**REQUIREMENTS:** Retype the listing that follows, word for word.

--- DATA FOR THIS EXERCISE ---

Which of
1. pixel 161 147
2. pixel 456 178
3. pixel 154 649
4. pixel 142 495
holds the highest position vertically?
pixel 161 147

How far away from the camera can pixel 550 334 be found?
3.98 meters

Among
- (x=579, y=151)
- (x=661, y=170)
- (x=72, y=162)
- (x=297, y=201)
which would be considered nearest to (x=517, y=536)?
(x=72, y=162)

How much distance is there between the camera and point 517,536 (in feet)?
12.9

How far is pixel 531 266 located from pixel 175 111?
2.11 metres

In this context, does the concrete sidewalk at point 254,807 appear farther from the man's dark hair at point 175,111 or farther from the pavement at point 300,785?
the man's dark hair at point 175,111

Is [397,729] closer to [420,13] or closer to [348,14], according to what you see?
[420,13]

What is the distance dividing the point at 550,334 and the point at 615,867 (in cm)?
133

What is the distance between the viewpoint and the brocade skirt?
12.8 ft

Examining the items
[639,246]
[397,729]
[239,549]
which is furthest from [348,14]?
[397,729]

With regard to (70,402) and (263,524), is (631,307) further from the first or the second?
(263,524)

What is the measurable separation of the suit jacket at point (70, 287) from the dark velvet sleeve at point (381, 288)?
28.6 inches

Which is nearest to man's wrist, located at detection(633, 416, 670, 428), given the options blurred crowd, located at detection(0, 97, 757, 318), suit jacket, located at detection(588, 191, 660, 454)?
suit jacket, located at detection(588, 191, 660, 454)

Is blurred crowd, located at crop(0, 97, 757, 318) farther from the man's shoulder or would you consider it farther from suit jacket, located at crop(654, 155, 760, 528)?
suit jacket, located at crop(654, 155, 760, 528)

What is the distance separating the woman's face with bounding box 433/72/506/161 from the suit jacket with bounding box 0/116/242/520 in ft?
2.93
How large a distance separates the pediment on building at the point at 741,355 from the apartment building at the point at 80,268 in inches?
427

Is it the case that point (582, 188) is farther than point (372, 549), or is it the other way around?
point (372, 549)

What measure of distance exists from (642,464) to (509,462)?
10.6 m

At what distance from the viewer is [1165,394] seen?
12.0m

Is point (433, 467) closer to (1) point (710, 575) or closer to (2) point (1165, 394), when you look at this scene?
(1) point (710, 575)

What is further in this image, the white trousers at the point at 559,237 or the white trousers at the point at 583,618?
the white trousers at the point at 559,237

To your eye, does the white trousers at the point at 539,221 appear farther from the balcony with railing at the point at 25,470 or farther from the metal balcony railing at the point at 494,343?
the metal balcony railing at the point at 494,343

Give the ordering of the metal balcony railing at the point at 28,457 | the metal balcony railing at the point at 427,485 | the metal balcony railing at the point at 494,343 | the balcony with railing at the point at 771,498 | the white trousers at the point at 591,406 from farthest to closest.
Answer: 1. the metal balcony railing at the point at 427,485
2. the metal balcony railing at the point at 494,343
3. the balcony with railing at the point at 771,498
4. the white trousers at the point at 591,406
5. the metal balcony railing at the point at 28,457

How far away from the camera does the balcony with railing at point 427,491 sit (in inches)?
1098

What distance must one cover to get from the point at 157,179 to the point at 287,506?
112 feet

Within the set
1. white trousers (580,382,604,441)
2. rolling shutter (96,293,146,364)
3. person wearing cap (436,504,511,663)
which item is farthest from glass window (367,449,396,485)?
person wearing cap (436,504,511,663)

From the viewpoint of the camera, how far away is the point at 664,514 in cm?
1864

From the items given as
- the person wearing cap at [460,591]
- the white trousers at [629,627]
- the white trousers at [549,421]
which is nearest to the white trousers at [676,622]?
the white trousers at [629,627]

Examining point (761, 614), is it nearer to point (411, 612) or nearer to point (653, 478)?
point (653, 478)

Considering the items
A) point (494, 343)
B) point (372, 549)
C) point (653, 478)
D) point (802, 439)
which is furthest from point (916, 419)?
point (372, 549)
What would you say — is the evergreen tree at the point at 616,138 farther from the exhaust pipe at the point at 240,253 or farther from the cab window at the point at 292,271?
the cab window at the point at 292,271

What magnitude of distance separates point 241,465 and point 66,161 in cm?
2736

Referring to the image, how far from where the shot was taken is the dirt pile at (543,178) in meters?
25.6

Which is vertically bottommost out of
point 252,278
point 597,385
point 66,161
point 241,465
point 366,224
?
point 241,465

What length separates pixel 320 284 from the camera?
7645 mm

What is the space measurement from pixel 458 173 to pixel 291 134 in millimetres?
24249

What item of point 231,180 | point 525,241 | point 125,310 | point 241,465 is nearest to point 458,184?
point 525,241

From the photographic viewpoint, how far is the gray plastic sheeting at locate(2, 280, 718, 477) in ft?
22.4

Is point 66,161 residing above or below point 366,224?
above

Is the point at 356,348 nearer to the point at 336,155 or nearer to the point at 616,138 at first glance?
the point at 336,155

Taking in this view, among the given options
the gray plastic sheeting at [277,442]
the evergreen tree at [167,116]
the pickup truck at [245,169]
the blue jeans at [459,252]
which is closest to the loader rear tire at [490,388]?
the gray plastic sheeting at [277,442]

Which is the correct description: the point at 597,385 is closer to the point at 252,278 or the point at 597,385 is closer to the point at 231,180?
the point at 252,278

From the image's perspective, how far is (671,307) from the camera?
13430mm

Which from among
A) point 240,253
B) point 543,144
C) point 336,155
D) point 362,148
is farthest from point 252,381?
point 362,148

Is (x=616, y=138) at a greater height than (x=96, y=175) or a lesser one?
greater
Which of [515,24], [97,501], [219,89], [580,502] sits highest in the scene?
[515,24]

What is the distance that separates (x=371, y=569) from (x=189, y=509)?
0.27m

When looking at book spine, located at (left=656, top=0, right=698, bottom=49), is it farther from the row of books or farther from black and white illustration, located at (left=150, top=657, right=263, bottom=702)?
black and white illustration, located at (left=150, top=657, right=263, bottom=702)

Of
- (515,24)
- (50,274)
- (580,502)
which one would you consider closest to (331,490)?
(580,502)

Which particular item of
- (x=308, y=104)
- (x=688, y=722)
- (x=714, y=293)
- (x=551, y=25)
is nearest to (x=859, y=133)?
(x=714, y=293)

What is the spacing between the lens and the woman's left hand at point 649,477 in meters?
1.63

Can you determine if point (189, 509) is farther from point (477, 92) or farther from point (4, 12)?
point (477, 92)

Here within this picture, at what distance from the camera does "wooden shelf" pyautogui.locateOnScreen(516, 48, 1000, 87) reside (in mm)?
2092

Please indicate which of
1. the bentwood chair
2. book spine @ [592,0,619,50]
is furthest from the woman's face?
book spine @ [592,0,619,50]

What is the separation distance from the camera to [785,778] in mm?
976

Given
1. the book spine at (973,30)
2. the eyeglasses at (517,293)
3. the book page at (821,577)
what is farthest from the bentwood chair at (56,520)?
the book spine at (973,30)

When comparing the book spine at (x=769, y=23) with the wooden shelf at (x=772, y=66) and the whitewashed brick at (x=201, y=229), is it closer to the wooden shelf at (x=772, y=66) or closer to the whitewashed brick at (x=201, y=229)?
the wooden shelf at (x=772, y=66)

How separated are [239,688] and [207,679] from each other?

---

**SOLUTION:**
Which of
1. pixel 161 147
2. pixel 456 178
3. pixel 154 649
4. pixel 142 495
holds the highest position vertically?
pixel 161 147

How far away from the camera can pixel 550 334 be found?
3.98 meters

Among
- (x=579, y=151)
- (x=661, y=170)
- (x=72, y=162)
- (x=297, y=201)
which would be considered nearest to (x=517, y=536)?
(x=72, y=162)

How much distance is there between the camera and point 517,536 (in feet)?
12.9

How far is pixel 531 266 located from pixel 175 111?
2.11 metres

In this context, does the concrete sidewalk at point 254,807 appear farther from the man's dark hair at point 175,111 or farther from the pavement at point 300,785?
the man's dark hair at point 175,111

Is [397,729] closer to [420,13] or closer to [348,14], according to what you see?
[420,13]

What is the distance dividing the point at 550,334 and the point at 615,867 (in cm)?
133

What is the distance between the viewpoint and the brocade skirt?
12.8 ft

Examining the items
[639,246]
[397,729]
[239,549]
which is furthest from [348,14]?
[397,729]

With regard to (70,402) and (263,524), is (631,307) further from the first or the second?
(263,524)

What is the measurable separation of the suit jacket at point (70, 287) from the dark velvet sleeve at point (381, 288)?
28.6 inches

Which is nearest to man's wrist, located at detection(633, 416, 670, 428), given the options blurred crowd, located at detection(0, 97, 757, 318), suit jacket, located at detection(588, 191, 660, 454)?
suit jacket, located at detection(588, 191, 660, 454)

Is blurred crowd, located at crop(0, 97, 757, 318) farther from the man's shoulder or would you consider it farther from suit jacket, located at crop(654, 155, 760, 528)?
suit jacket, located at crop(654, 155, 760, 528)

What is the distance separating the woman's face with bounding box 433/72/506/161 from the suit jacket with bounding box 0/116/242/520 in ft?
2.93
How large a distance separates the pediment on building at the point at 741,355 from the apartment building at the point at 80,268 in inches?
427

Is it the case that point (582, 188) is farther than point (372, 549), or is it the other way around?
point (372, 549)

What measure of distance exists from (642,464) to (509,462)?
10.6 m

At what distance from the viewer is [1165,394] seen?
12.0m

Is point (433, 467) closer to (1) point (710, 575) or closer to (2) point (1165, 394), when you look at this scene?
(1) point (710, 575)

What is further in this image, the white trousers at the point at 559,237 or the white trousers at the point at 583,618?
the white trousers at the point at 559,237

To your eye, does the white trousers at the point at 539,221 appear farther from the balcony with railing at the point at 25,470 or farther from the metal balcony railing at the point at 494,343?
the metal balcony railing at the point at 494,343

Give the ordering of the metal balcony railing at the point at 28,457 | the metal balcony railing at the point at 427,485 | the metal balcony railing at the point at 494,343 | the balcony with railing at the point at 771,498 | the white trousers at the point at 591,406 from farthest to closest.
Answer: 1. the metal balcony railing at the point at 427,485
2. the metal balcony railing at the point at 494,343
3. the balcony with railing at the point at 771,498
4. the white trousers at the point at 591,406
5. the metal balcony railing at the point at 28,457

How far away from the camera does the balcony with railing at point 427,491 sit (in inches)?
1098

What distance must one cover to get from the point at 157,179 to the point at 287,506?
112 feet

Within the set
1. white trousers (580,382,604,441)
2. rolling shutter (96,293,146,364)
3. person wearing cap (436,504,511,663)
which item is farthest from glass window (367,449,396,485)?
person wearing cap (436,504,511,663)

From the viewpoint of the camera, how far away is the point at 664,514 in cm?
1864

From the items given as
- the person wearing cap at [460,591]
- the white trousers at [629,627]
- the white trousers at [549,421]
which is nearest to the white trousers at [676,622]?
the white trousers at [629,627]

Examining point (761, 614), is it nearer to point (411, 612) or nearer to point (653, 478)?
point (653, 478)

Considering the items
A) point (494, 343)
B) point (372, 549)
C) point (653, 478)
D) point (802, 439)
which is furthest from point (916, 419)?
point (372, 549)
What would you say — is the evergreen tree at the point at 616,138 farther from the exhaust pipe at the point at 240,253 or farther from the cab window at the point at 292,271?
the cab window at the point at 292,271

What magnitude of distance separates point 241,465 and point 66,161 in cm?
2736

Referring to the image, how far from where the shot was taken is the dirt pile at (543,178) in meters?
25.6

Which is vertically bottommost out of
point 252,278
point 597,385
point 66,161
point 241,465
point 366,224
?
point 241,465

What length separates pixel 320 284 from the camera?
7645 mm

What is the space measurement from pixel 458 173 to pixel 291 134 in millimetres?
24249

What item of point 231,180 | point 525,241 | point 125,310 | point 241,465 is nearest to point 458,184?
point 525,241

From the photographic viewpoint, how far is the gray plastic sheeting at locate(2, 280, 718, 477) in ft?
22.4

Is point 66,161 residing above or below point 366,224?
above

Is the point at 356,348 nearer to the point at 336,155 or nearer to the point at 616,138 at first glance?
the point at 336,155

Taking in this view, among the given options
the gray plastic sheeting at [277,442]
the evergreen tree at [167,116]
the pickup truck at [245,169]
the blue jeans at [459,252]
which is closest to the loader rear tire at [490,388]?
the gray plastic sheeting at [277,442]

Which is the correct description: the point at 597,385 is closer to the point at 252,278 or the point at 597,385 is closer to the point at 231,180?
the point at 252,278

From the image's perspective, how far is (671,307) from the camera?
13430mm

Which from among
A) point 240,253
B) point 543,144
C) point 336,155
D) point 362,148
is farthest from point 252,381?
point 362,148

Is (x=616, y=138) at a greater height than (x=96, y=175) or a lesser one?
greater
Which of [515,24], [97,501], [219,89], [580,502] sits highest in the scene?
[515,24]

What is the distance that separates (x=371, y=569) from (x=189, y=509)?
0.27m

When looking at book spine, located at (left=656, top=0, right=698, bottom=49), is it farther from the row of books or farther from black and white illustration, located at (left=150, top=657, right=263, bottom=702)?
black and white illustration, located at (left=150, top=657, right=263, bottom=702)

Of
- (515,24)
- (50,274)
- (580,502)
which one would you consider closest to (331,490)?
(580,502)

Which particular item of
- (x=308, y=104)
- (x=688, y=722)
- (x=714, y=293)
- (x=551, y=25)
is nearest to (x=859, y=133)?
(x=714, y=293)

What is the spacing between the lens and the woman's left hand at point 649,477 in meters?
1.63

Can you determine if point (189, 509) is farther from point (477, 92) or farther from point (4, 12)?
point (477, 92)

Here within this picture, at what distance from the camera does "wooden shelf" pyautogui.locateOnScreen(516, 48, 1000, 87) reside (in mm)?
2092

Please indicate which of
1. the bentwood chair
2. book spine @ [592,0,619,50]
is furthest from the woman's face?
book spine @ [592,0,619,50]

What is the separation distance from the camera to [785,778] in mm?
976

Given
1. the book spine at (973,30)
2. the eyeglasses at (517,293)
3. the book page at (821,577)
what is farthest from the bentwood chair at (56,520)?
the book spine at (973,30)

When comparing the book spine at (x=769, y=23) with the wooden shelf at (x=772, y=66) and the whitewashed brick at (x=201, y=229), is it closer to the wooden shelf at (x=772, y=66) or closer to the whitewashed brick at (x=201, y=229)?
the wooden shelf at (x=772, y=66)

How separated are [239,688] and [207,679] from each other?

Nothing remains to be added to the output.